IRS Clarifies Notice 2016-8 to Reduce Reporting Burden on FFIs

The IRS recently corrected Notice 2016-8, previously released on January 19, 2016.  The notice announced that the IRS intended to modify several portions of the FATCA regulations to ease burdens on foreign financial institutions (FFIs), largely in response to practitioner comments and provided that taxpayers may rely on the notice until the regulations are amended.  The Notice was amended to clarify that the time allowed for a participating FFI or reporting Model 2 FFI to provide the preexisting account certification also requires a certification that the FFI did not maintain practices and procedures to assist account holders in the avoidance of Chapter 4 of the Code.  Second, the Notice was amended to remove a requirement in the regulations that obligated registered deemed-compliant FFIs that manage accounts of nonparticipating FFIs to provide transitional reporting to the IRS of all “foreign reportable amounts” paid to or with respect to the account.  The changes made to the FATCA regulations in Notice 2016-8 can now be summarized as follows:

1. Certain financial institutions will have more time to certify accounts, as the timing requirements are eased for certain reporting of participating FFIs, reporting Model 2 FFIs, and local FFIs or restricted funds.  Under current rules, participating FFIs and reporting Model 2 FFIs must certify that they did not have practices and procedures to assist account holders in the avoidance of Chapter 4 (“preexisting account certification”).  The preexisting account certification must be made no later than 60 days following the date that is two years after the effective date of the FFI agreement.  Additionally, financial institutions are required to periodically certify to the IRS that they have complied with the terms of the FFI agreement.  Notice 2016-8 delays the date by which such FFIs must furnish the preexisting account certification, stating that they need not furnish it until the date on which the first periodic certification is due.  Notice 2016-8 also delays the date on which the first periodic certification is due, making it due on or before the July 1 of the calendar year following the certification period.  These same changes are made with respect to reporting for registered deemed-compliant FFIs that are local FFIs or restricted funds, but the certification period date is also delayed to the later of the date the FFI registered as a certified deemed-compliant FFI or June 30, 2014.

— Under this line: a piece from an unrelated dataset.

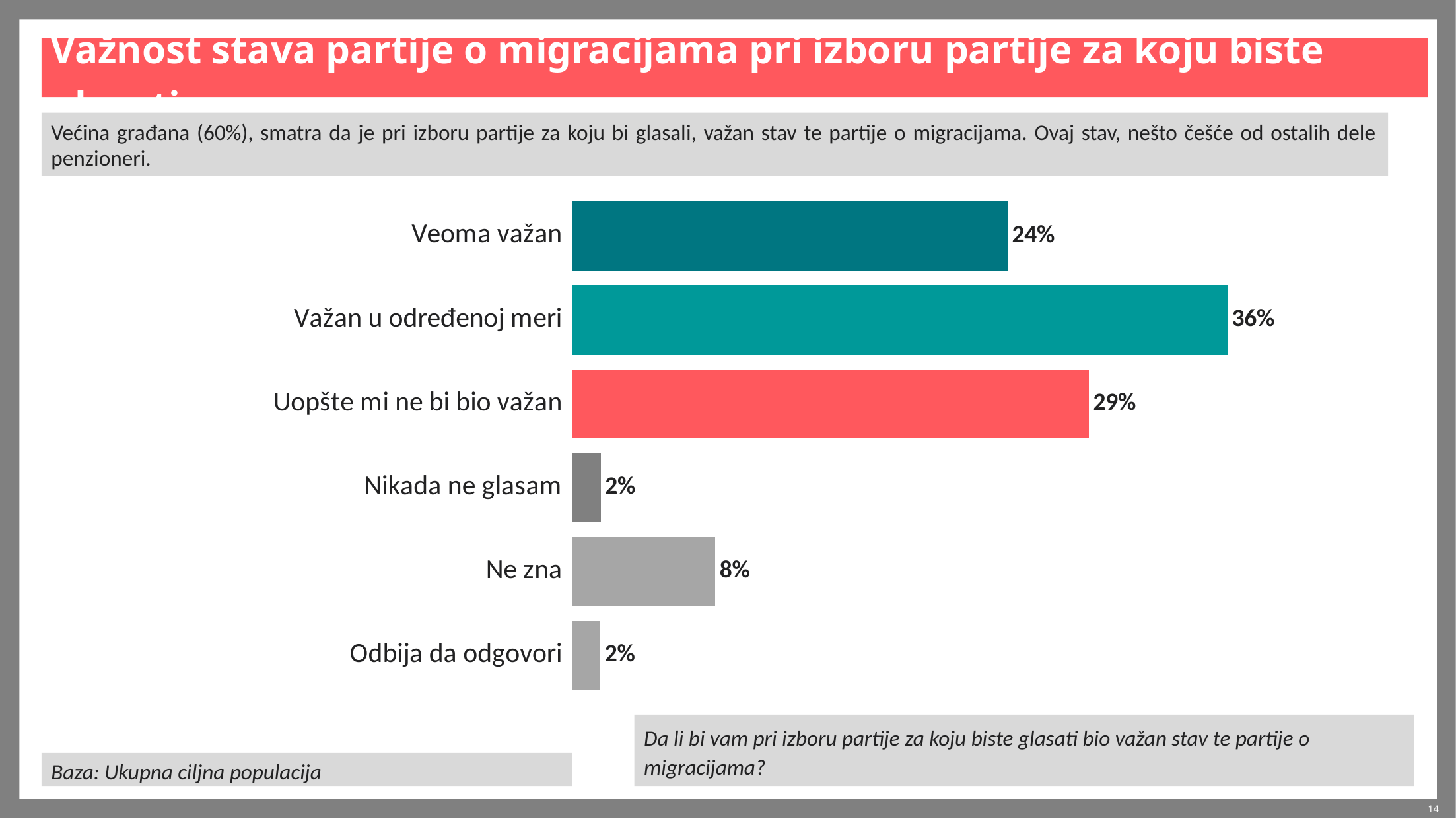
What colour is the bar for "Uopšte mi ne bi bio važan"? Red What is the difference between "Uopšte mi ne bi bio važan" and "Ne zna"? 21% Which category has the highest value? Važan u određenoj meri What is the value for "Uopšte mi ne bi bio važan"? 29% What is the value for "Ne zna"? 8% Which is larger, "Uopšte mi ne bi bio važan" or "Veoma važan"? Uopšte mi ne bi bio važan What kind of chart is shown on the slide? Bar chart What is the difference between "Važan u određenoj meri" and "Veoma važan"? 12% What is the value for "Nikada ne glasam"? 2% What is the value for "Važan u određenoj meri"? 36% What is the value for "Veoma važan"? 24% How many categories are shown in the chart? 6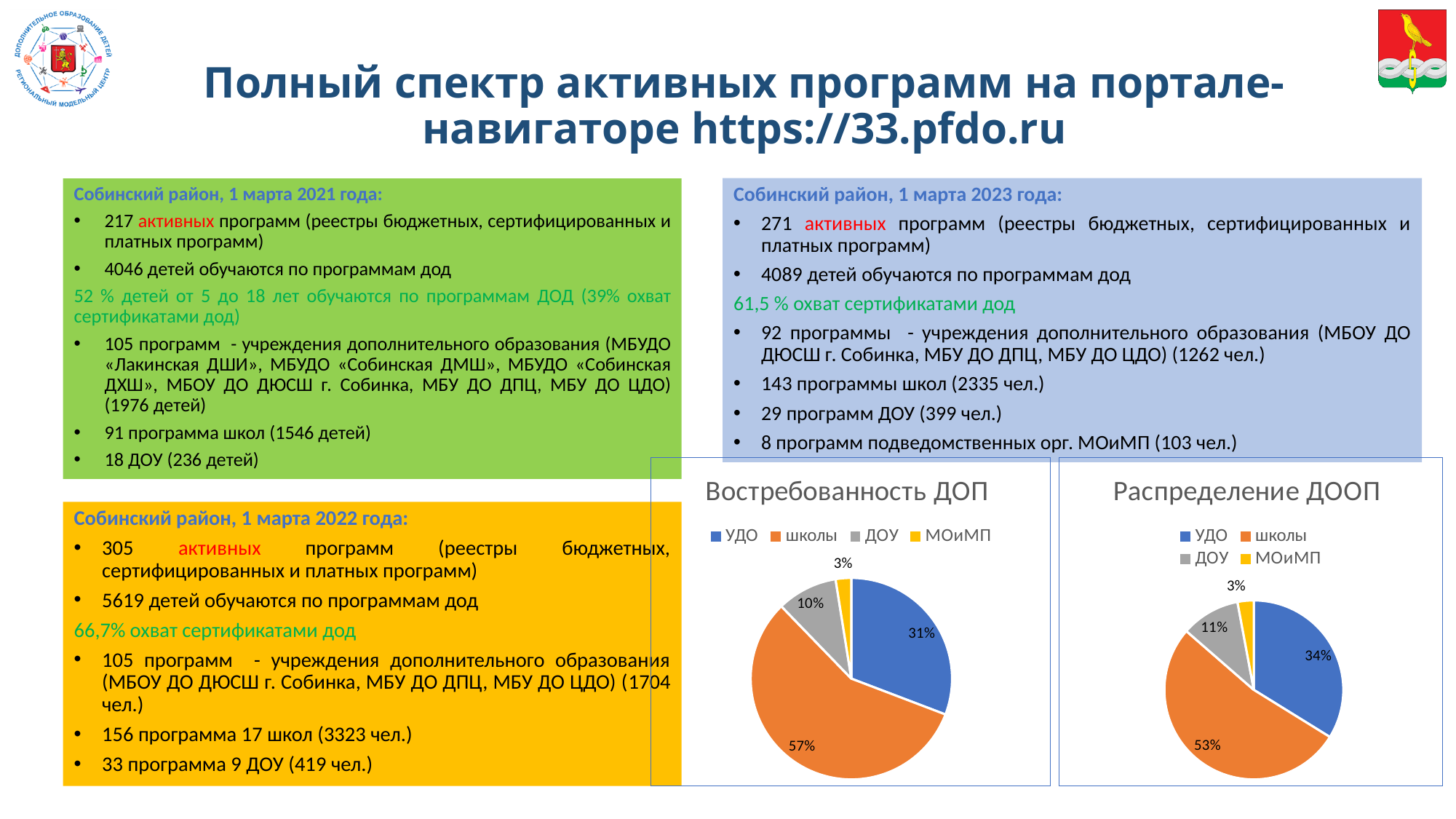
What colour represents "школы" in the chart titled "Востребованность ДОП"? orange In the chart titled "Распределение ДООП", which category has the smallest slice? МОиМП How many categories does the legend of the chart titled "Востребованность ДОП" list? 4 In the chart titled "Востребованность ДОП", which category has the largest slice? школы In the chart titled "Востребованность ДОП", what is the difference in percentage points between "школы" and "УДО"? 26 In the chart titled "Распределение ДООП", what share does "МОиМП" have? 3% In the chart titled "Востребованность ДОП", what share does "УДО" have? 31% In the chart titled "Распределение ДООП", what share does "школы" have? 53% In the chart titled "Распределение ДООП", which is larger: the share for "УДО" or the share for "ДОУ"? УДО In the chart titled "Востребованность ДОП", what share does "школы" have? 57% What type of chart is the chart titled "Распределение ДООП"? pie chart In the chart titled "Распределение ДООП", what share does "ДОУ" have? 11%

2. Reporting of accounts of nonparticipating FFIs maintained by participating FFIs has been delayed, with the IRS stating that it did not intend for the regulations to require such reporting prior to the date by which participating FFIs are required to report financial information of U.S. accounts.  Accordingly, Notice 2016-8 eliminates 2015 reporting of “foreign reportable amounts” with respect to nonparticipating FFI accounts maintained by a participating FFI.  Such reporting is now not needed until 2016.

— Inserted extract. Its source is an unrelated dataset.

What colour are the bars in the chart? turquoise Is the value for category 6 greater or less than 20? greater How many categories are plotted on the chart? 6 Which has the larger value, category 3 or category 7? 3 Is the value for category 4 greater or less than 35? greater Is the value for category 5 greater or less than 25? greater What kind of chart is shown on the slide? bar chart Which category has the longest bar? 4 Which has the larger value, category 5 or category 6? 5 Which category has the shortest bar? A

3. Withholding agents will be able to rely on electronic Forms W-8 and W-9 collected by intermediaries and flow-through entities.  In general, electronic Forms W-8 and W-9 must be collected through an electronic system that meets certain requirements, including that the form be signed electronically under penalties of perjury by the person whose name appears on the form. Withholding agents have been reluctant to accept electronic Forms W-8 and W-9 collected by nonqualified intermediaries, nonwithholding partnerships, and nonwithholding trusts because they could not confirm the electronic signature.  Notice 2016-8 makes clear that withholding agents may rely on electronic Forms W-8 and W-9 provided by NQIs, NWPs and NWTs collected through an electronic system provided that the NQI, NWP or NWP provides a written statement verifying that the system meets the requirements of Treas. Reg. § 1.1441-1(e)(4)(iv), § 1.1471-3(c)(6)(iv), or Announcement 98-27, as applicable, and the withholding agent does not have actual knowledge that the statement is false.